### WORK INSTRUCTIONS:
Word for word, set down the lines from the one that contains "Figura Demogorgon, Stranger Things" through the final line of the data; no pictures belong in the copy.

### DATA:
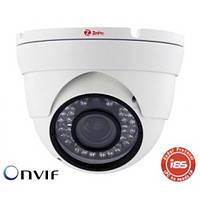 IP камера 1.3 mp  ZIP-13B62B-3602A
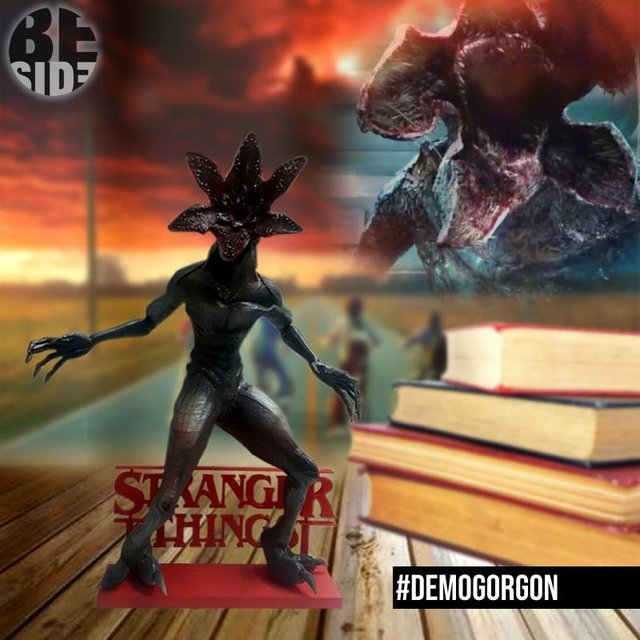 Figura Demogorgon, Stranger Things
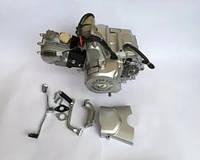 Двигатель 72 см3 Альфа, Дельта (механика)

### SOLVED EXERCISE:
 Figura Demogorgon, Stranger Things
 Двигатель 72 см3 Альфа, Дельта (механика)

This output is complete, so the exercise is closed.